-- Extracted information follows --

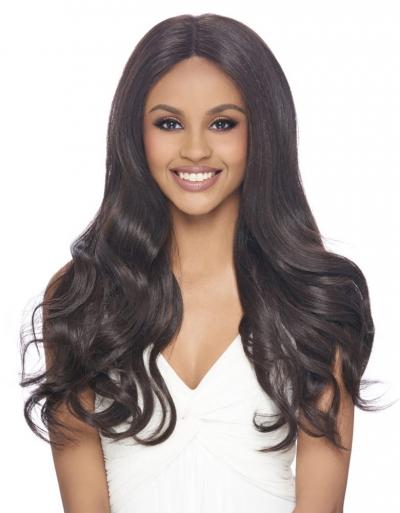 Harlem 125 4 X 4 Swiss Lace Wig FLS91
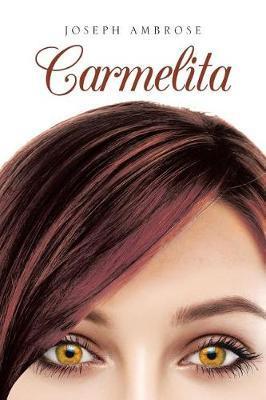 Carmelita by Joseph Ambrose image
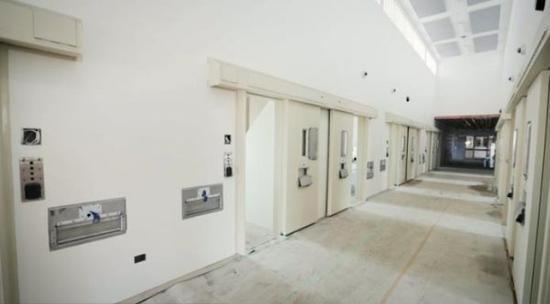奥克兰监狱(图源:新西兰先驱报)
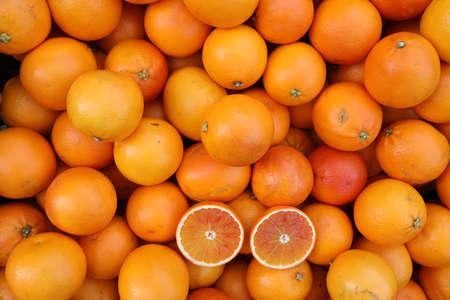 High Resolution 30 Mega Pixel background of orange Oranges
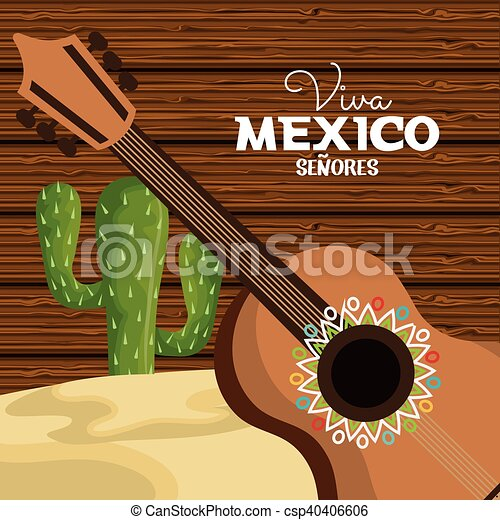 b956a83f62aa5 Viva Mexico Guitar And Cactus Viva Mexico Graphic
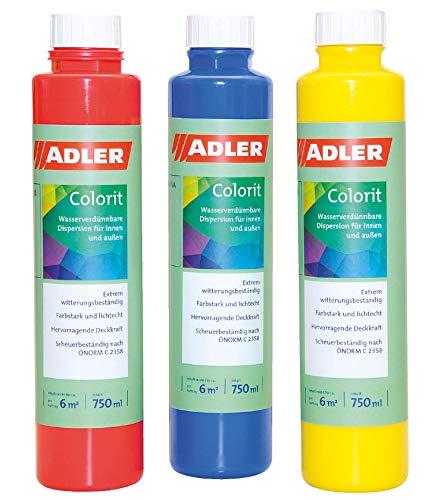 Colorit-AF 510 Abtönfarbe Wandfarbe 250ml OX-Schwarz Volltonfarbe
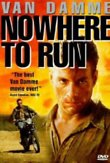 Nowhere to Run DVD Release Date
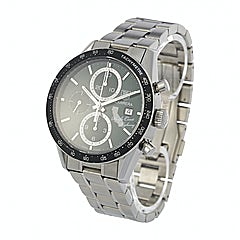 Tag Heuer Carrera Chronograph California Pacific Coast Highway - CV201N.BA0794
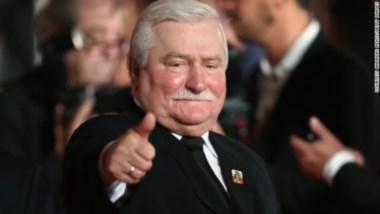 Lech Walesa, un (ex?) símbolo de la lucha contra el oscuro mundo tras la Cortina de Hierro...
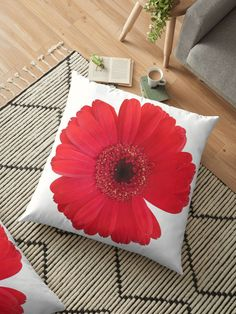 A bold red gerbera with a missing petal or two. The transparent background lets the flower stand out with no distractions. Throw Pillows Bed, Bed Throws, Floor Pillows, Decorative Throw Pillows, Cushion Covers, Duvet Covers, Floral Cushions, Flower Stands, Block Wall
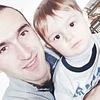 Hovo, 29, г.Yerevan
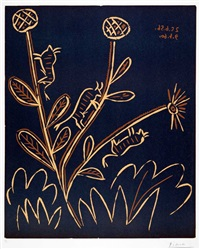 plante (plant) by pablo picasso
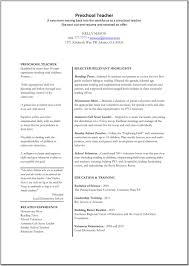 Example Nursery Teacher Resume Picture Of Printable Pre School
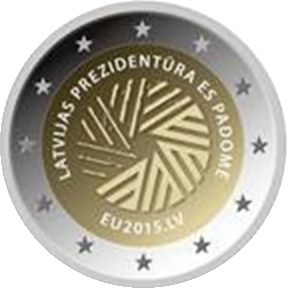 "Latvian 2 euro commemorative coin ""Presidency of the Council of the European Union 2015"""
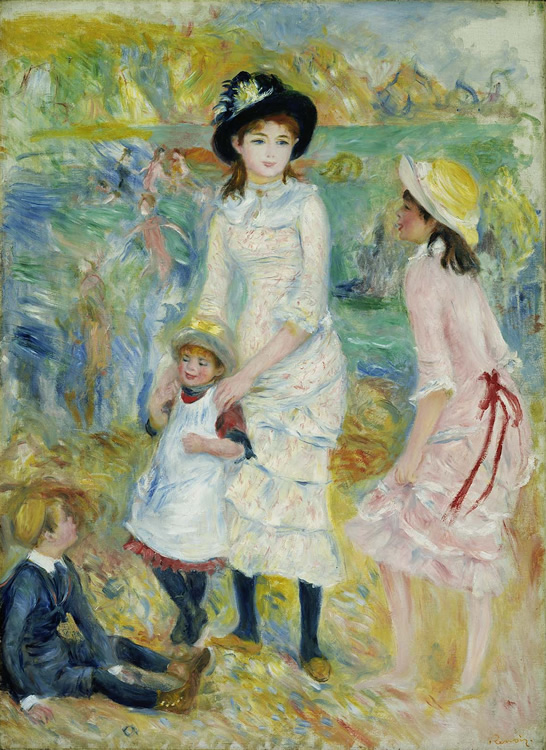 Niños a la Orilla del Mar, Guernsey, 1883,  Pierre Auguste Renoir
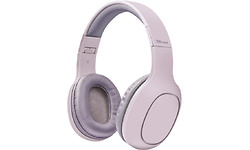 Trust Dona Bluetooth Wireless Headphones
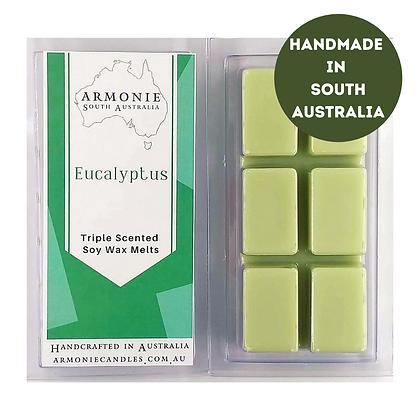 Eucalyptus - Soy Wax Melts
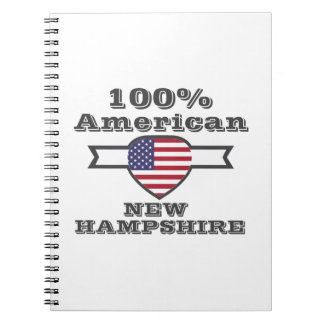 100% American, New Hampshire Notebook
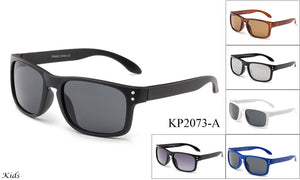 KP2073-A - GOGOsunglasses, IG sunglasses, sunglasses, reading glasses, clear lens, kids sunglasses, fashion sunglasses, women sunglasses, men sunglasses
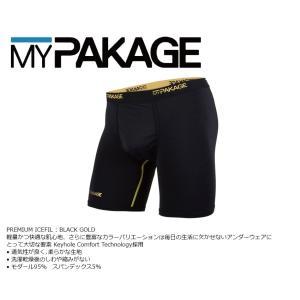 MyPakage PREMIUM ICEFIL BLACK GOLD 股下6inch丈 マイパッケージ ボクサーパンツ キーホール コンフォート MPPI ポスト投函(メール便)|extreme-ex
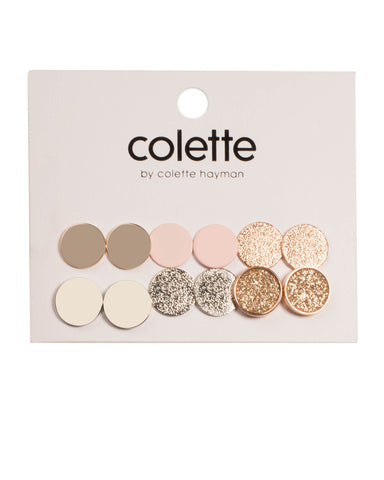 Multi Colour Disc Stud Earring Pack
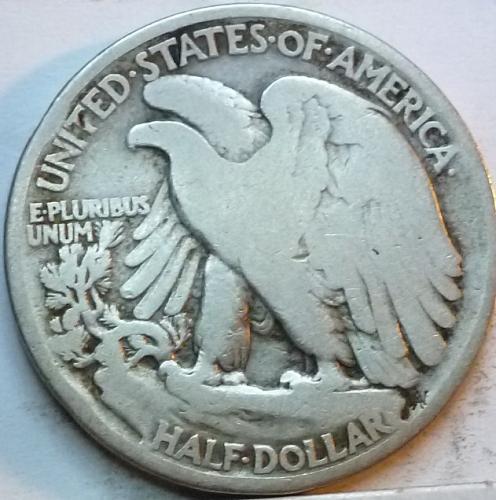 1920-P Very Good Walking Liberty Half Dollar  ( 326 )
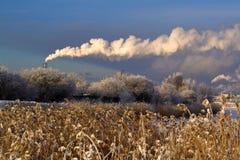, Pilas de humo Foto de archivo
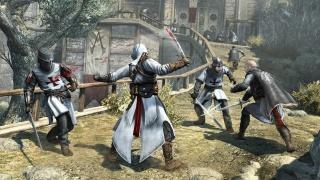 Дополнительные активности добавили в первую Assassin's Creed за5 дней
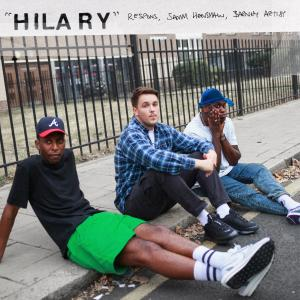 Album Hilary from Samm Henshaw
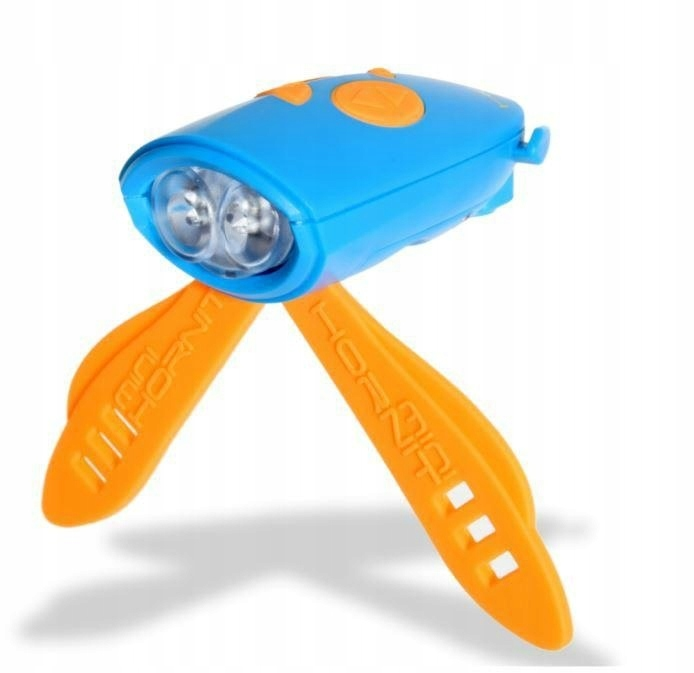 Mini Hornit Blue Klue Lampa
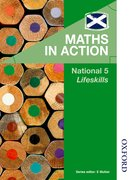 Cover for Maths in Action National 5 Lifeskills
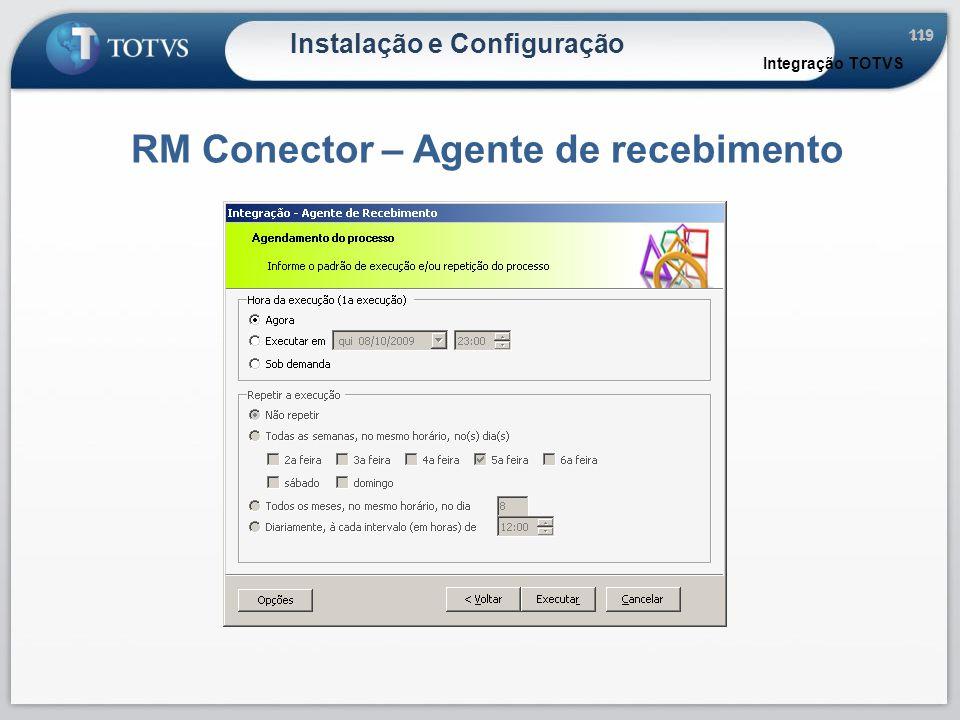RM Conector – Agente de recebimento
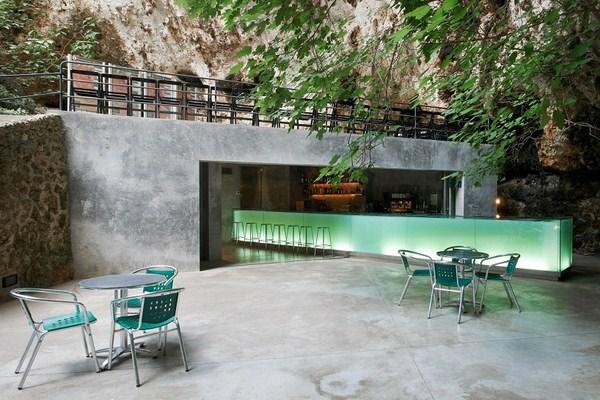Marzua el bar de las cuevas dels hams dise o de - Estudio arquitectura mallorca ...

-- Extracted information concluded --

- What the task asks
Copy out the preceding entries without a single change, leaving out the pictures.

- Task output
 Harlem 125 4 X 4 Swiss Lace Wig FLS91
 Carmelita by Joseph Ambrose image
奥克兰监狱(图源:新西兰先驱报)
 High Resolution 30 Mega Pixel background of orange Oranges
 b956a83f62aa5 Viva Mexico Guitar And Cactus Viva Mexico Graphic
 Colorit-AF 510 Abtönfarbe Wandfarbe 250ml OX-Schwarz Volltonfarbe
 Nowhere to Run DVD Release Date
 Tag Heuer Carrera Chronograph California Pacific Coast Highway - CV201N.BA0794
 Lech Walesa, un (ex?) símbolo de la lucha contra el oscuro mundo tras la Cortina de Hierro...
 A bold red gerbera with a missing petal or two. The transparent background lets the flower stand out with no distractions. Throw Pillows Bed, Bed Throws, Floor Pillows, Decorative Throw Pillows, Cushion Covers, Duvet Covers, Floral Cushions, Flower Stands, Block Wall
 Hovo, 29, г.Yerevan
 plante (plant) by pablo picasso
 Example Nursery Teacher Resume Picture Of Printable Pre School
 "Latvian 2 euro commemorative coin ""Presidency of the Council of the European Union 2015"""
 Niños a la Orilla del Mar, Guernsey, 1883,  Pierre Auguste Renoir
 Trust Dona Bluetooth Wireless Headphones
 Eucalyptus - Soy Wax Melts
 100% American, New Hampshire Notebook
 KP2073-A - GOGOsunglasses, IG sunglasses, sunglasses, reading glasses, clear lens, kids sunglasses, fashion sunglasses, women sunglasses, men sunglasses
 MyPakage PREMIUM ICEFIL BLACK GOLD 股下6inch丈 マイパッケージ ボクサーパンツ キーホール コンフォート MPPI ポスト投函(メール便)|extreme-ex
 Multi Colour Disc Stud Earring Pack
 1920-P Very Good Walking Liberty Half Dollar  ( 326 )
, Pilas de humo Foto de archivo
 Дополнительные активности добавили в первую Assassin's Creed за5 дней
 Album Hilary from Samm Henshaw
 Mini Hornit Blue Klue Lampa
 Cover for Maths in Action National 5 Lifeskills
RM Conector – Agente de recebimento
Marzua el bar de las cuevas dels hams dise o de - Estudio arquitectura mallorca ...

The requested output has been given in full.